I got a little problem here, OK so you know when you change the dial and on the screen it tells you about what mode your in and what it does, well my T4i doesn't do that anymore? Anyone know why?


----------



## MLeeK (Nov 12, 2012)

Read the manual. You've turned the display off.


----------



## ronlane (Nov 12, 2012)

There are two buttons by the shutter release. One is for ISO and the other one should turn the screen back on.


----------



## nooobie (Nov 12, 2012)

MLeeK said:


> Read the manual. You've turned the display off.
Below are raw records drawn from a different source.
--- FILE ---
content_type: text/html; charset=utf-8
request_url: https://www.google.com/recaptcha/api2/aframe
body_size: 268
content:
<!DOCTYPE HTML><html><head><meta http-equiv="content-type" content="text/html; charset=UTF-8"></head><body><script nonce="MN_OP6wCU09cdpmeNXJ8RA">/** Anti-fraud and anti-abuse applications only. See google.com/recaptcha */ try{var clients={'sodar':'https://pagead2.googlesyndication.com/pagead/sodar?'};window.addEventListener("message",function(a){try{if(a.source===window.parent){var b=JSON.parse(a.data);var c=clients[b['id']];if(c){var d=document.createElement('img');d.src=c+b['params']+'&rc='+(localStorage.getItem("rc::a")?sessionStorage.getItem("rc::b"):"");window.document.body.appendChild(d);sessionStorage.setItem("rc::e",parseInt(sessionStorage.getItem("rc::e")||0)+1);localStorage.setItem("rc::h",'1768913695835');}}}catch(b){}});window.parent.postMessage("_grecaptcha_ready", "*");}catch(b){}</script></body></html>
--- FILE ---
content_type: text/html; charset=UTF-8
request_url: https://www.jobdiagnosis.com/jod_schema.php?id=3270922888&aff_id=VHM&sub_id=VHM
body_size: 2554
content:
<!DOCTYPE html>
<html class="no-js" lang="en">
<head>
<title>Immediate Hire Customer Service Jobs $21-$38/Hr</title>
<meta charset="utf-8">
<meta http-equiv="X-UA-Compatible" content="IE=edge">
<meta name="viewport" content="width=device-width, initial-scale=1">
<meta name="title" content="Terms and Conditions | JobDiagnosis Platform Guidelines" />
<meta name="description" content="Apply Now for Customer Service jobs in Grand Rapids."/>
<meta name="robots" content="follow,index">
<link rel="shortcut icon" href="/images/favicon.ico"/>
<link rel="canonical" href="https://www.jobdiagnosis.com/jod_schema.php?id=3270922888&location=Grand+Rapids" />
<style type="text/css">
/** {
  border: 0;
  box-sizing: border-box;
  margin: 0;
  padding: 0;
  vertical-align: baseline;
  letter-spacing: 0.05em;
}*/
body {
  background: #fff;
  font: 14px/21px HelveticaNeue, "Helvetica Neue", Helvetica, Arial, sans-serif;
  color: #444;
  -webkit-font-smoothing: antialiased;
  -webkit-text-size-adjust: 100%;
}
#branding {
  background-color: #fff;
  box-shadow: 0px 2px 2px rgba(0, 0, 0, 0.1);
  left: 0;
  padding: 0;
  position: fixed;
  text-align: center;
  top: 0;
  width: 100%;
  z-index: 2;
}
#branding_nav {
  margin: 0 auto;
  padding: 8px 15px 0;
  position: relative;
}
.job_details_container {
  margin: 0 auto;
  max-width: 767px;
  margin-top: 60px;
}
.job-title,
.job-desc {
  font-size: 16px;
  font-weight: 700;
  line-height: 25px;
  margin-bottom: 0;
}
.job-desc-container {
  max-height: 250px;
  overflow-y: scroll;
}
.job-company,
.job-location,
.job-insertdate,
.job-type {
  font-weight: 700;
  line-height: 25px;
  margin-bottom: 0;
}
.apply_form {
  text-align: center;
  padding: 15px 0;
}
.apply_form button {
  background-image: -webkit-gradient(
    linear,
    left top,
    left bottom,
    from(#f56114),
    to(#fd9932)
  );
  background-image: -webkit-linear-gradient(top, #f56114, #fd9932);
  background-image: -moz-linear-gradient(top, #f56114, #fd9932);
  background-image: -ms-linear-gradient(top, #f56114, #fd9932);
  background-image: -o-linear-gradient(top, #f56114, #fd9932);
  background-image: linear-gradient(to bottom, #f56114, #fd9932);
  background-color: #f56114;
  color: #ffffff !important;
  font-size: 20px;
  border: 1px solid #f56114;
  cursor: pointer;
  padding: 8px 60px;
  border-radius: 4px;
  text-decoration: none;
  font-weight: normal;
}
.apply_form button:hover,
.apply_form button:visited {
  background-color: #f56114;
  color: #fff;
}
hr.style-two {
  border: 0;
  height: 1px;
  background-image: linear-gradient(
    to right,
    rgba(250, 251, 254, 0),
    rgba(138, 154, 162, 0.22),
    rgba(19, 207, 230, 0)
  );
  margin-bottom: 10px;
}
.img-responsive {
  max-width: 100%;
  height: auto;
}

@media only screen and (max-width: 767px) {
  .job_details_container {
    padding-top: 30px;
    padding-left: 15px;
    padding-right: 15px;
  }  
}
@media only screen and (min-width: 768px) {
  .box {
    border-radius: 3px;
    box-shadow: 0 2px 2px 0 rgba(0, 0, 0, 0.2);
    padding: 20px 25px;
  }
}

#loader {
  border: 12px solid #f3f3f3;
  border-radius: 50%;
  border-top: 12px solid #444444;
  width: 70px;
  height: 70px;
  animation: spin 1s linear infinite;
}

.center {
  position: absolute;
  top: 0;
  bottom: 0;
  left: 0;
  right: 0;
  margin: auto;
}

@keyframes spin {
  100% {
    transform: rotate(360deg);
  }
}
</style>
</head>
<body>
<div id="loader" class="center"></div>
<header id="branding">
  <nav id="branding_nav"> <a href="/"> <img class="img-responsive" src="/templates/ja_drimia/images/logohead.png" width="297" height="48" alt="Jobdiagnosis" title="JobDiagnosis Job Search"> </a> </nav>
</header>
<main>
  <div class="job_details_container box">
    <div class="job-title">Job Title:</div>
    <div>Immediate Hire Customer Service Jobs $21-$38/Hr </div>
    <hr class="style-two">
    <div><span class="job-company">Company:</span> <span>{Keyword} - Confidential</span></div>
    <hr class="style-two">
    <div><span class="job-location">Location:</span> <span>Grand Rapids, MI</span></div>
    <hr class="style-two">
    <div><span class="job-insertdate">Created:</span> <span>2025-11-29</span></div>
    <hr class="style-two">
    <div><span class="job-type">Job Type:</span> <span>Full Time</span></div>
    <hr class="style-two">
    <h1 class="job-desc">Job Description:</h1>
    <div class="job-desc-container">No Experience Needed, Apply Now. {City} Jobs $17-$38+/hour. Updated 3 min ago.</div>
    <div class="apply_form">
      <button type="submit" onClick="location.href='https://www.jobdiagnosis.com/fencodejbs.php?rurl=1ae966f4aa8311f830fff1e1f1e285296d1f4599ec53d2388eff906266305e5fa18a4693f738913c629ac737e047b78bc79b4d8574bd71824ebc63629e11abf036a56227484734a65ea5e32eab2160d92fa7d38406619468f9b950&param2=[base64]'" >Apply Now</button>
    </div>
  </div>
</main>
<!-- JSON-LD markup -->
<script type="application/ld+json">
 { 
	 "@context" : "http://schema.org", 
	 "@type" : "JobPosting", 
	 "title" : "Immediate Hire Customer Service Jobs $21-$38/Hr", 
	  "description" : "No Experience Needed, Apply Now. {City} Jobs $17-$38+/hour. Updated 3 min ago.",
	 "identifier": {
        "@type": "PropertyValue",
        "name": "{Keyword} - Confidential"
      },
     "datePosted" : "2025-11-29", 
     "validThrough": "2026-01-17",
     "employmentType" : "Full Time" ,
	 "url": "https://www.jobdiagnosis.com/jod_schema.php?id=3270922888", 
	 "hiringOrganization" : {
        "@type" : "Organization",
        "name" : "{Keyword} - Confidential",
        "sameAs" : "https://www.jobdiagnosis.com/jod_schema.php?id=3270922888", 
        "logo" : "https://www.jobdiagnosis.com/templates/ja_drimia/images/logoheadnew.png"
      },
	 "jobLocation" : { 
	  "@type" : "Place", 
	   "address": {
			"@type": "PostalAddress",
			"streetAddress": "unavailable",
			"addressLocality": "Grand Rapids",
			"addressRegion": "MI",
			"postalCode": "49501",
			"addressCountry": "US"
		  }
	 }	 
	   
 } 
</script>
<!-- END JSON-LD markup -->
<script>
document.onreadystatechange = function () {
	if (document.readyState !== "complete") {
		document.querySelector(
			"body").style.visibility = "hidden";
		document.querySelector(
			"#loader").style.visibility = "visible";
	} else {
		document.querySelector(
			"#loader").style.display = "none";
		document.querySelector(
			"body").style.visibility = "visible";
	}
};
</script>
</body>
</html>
the screen is on just it doesn't say what the mode does. e.g. Scene intelligen auto
                                                                                               AF, Brightness, Flash color
                                                                                             tone are set according to scene.


----------



## TCampbell (Nov 12, 2012)

If you press the "info" button on the camera it will cycle through the types of information displayed on the rear screen.  Perhaps you changed modes and didn't realize it.  Press the "Info" button a few times until the screen returns to the mode you are comfortable using (and keep in mind that one mode is for the screen to go completely dark so that it's not a distraction or using power when you're trying to conserve battery life.)


----------



## nooobie (Nov 12, 2012)

TCampbell said:


> If you press the "info" button on the camera it will cycle through the types of information displayed on the rear screen.  Perhaps you changed modes and didn't realize it.  Press the "Info" button a few times until the screen returns to the mode you are comfortable using (and keep in mind that one mode is for the screen to go completely dark so that it's not a distraction or using power when you're trying to conserve battery life.)



I tryed that the screen is on, i'm talking about as soon as you turn the dial it tells you some info about the mode your in.


----------



## Dennissphoto (Nov 16, 2012)

Worst Case Scenario you can go to settings and reset your camera settings. That could work


----------